To avoid the Sunk Cost Fallacy, follow Grove’s example and think like a new boss. Ask yourself, “If I had no attachment to this project would I keep it going?”
Confirmation Bias – It is seeking only data that supports the decision maker’s preferred choice and rejecting all evidence to the contrary. This is a trap because refusing to consider contradictory information might make us happy in the short time, but could lead to ruin later on.
Nowadays, a prime driver of the confirmation bias is social media. Author Eli Pariser in his book called “Filter Bubble” showed how confirmation bias is amplified by algorithmic editing. People only see information they are likely to agree with, while excluding opposing views. Filters lead to polarization, a fact evident in today’s political environment.
To avoid the Confirmation Bias, actively seek out alternative viewpoints. Ask yourself, “What would it take to prove my idea wrong?”
Availability Bias – It is making a decision based only on the evidence that is readily available. Without digging deeper or looking wider, valuable information can be missed.
Here is a simple experiment to understand availability bias. Quickly name three large service food/drink franchises? I suspect your answer included McDonalds, Subway or Starbucks. The reason they are top of mind is due to the vast number of locations. Currently there are over 37,000 McDonalds, 41,500 Subways and 30,000 Starbucks outlets. Odds are one or all of them are located within three miles of your home.
To avoid the Availability Bias, commit to doing more research. Ask yourself, “What other sources of information can I seek beyond the obvious?”
Outcome Bias – This is an error made in evaluating the quality of a decision based on the outcome alone. In short, the assumption is that if the outcome was successful the decision was good. The catch is that a poor decision can have a good outcome due to dumb luck and vice-versa.

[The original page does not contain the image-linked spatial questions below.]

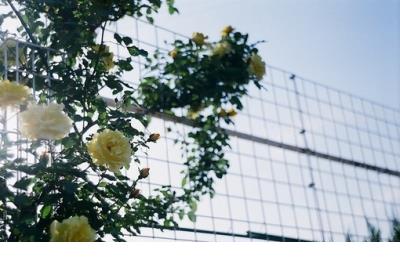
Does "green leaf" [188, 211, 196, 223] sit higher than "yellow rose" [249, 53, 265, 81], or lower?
lower

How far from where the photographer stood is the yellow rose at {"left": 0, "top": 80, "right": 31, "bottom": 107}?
4.15 feet

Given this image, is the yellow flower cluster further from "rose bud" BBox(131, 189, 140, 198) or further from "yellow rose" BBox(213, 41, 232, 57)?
"rose bud" BBox(131, 189, 140, 198)

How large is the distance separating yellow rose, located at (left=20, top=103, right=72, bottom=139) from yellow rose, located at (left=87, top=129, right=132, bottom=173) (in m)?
0.07

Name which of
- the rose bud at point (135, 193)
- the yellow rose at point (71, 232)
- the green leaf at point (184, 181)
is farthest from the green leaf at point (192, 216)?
the yellow rose at point (71, 232)

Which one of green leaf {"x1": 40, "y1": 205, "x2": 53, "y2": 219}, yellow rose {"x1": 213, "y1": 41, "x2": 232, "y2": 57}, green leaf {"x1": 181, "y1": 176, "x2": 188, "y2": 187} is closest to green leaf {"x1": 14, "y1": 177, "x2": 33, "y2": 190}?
green leaf {"x1": 40, "y1": 205, "x2": 53, "y2": 219}

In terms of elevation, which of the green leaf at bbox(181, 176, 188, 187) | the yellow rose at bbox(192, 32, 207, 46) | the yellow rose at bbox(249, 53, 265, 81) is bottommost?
the green leaf at bbox(181, 176, 188, 187)

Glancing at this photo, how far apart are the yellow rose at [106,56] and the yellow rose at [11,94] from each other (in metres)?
0.47

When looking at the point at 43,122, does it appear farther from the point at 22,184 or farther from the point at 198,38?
the point at 198,38

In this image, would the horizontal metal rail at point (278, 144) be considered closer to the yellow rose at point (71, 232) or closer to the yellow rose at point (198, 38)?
the yellow rose at point (198, 38)

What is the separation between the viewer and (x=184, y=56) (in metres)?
2.80

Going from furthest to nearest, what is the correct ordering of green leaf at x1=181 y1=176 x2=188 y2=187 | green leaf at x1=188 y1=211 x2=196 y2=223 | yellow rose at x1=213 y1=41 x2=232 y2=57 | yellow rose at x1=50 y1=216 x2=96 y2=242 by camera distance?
yellow rose at x1=213 y1=41 x2=232 y2=57, green leaf at x1=181 y1=176 x2=188 y2=187, green leaf at x1=188 y1=211 x2=196 y2=223, yellow rose at x1=50 y1=216 x2=96 y2=242

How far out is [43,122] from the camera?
1.21m

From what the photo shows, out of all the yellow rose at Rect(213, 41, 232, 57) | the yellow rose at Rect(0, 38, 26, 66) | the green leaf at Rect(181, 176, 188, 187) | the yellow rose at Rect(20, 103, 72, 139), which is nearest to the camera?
the yellow rose at Rect(20, 103, 72, 139)

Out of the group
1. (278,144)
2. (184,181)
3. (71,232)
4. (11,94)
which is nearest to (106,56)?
(11,94)
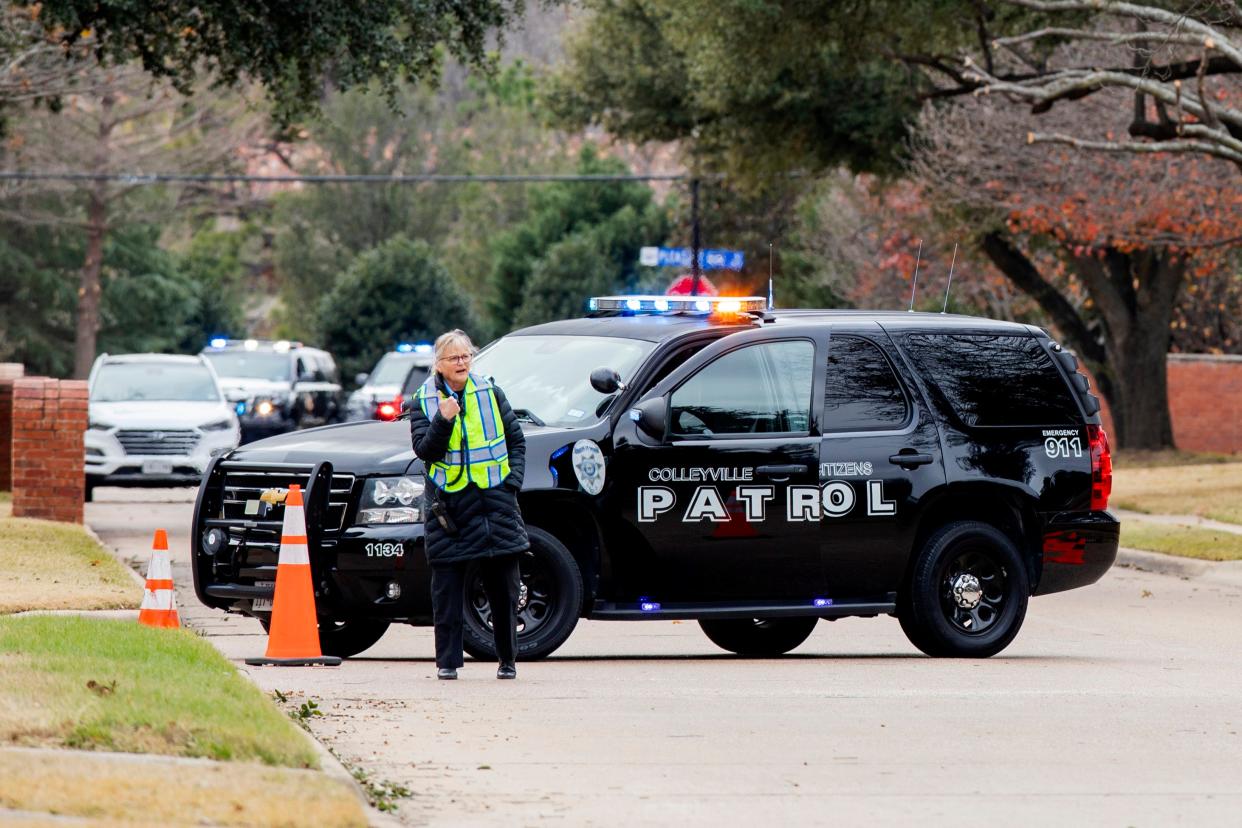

Competitive sports are very susceptible to the Outcome Bias. When games come to down to a final shot the winning team gets all the accolades while the losing team’s effort is ignored, despite the small gap between them. Consider Super Bowl XLIX between the Seattle Seahawks and the New England Patriots. In the final minute a New England defender intercepted a pass to seal the win for the Patriots. Seahawk fans were shocked because they assumed their powerful running back would bulldoze it in. Coach Pete Carroll’s defense of the play call was that it was situationally the right call even if the result was horrible. For sports fans the interception colored their view of the Coach’s decision.
To avoid Outcome Bias consider the effects of probability. Ask yourself, “How much of this outcome resulted from pure chance?”
Anchoring Bias – This is where an individual depends too heavily on an initial piece of information to make subsequent judgments. In haggling, this is when the first offer set the range for the entire negotiation.
In a study by behavioral economist Dan Ariely, test subjects were asked to write down the last two digits of their social security number. Then they were shown items whose value they did not know, such as wine, chocolate and computer equipment. They were asked to bid for these items without any other information. The result was that the participants with higher social security numbers submitted bids that were between 60 percent and 120 percent larger than those with the lower numbers. This showed how a random number can become an anchor.
To avoid the Anchoring Bias, be skeptical about the value of the first piece of information. Ask yourself, “Does this limited information accurately reflect reality or do I need more?”
It is human to fall for our mind’s fallacies. However, with awareness and reflection it is possible to mitigate their effects and enable better decisions. Have fun working with these five!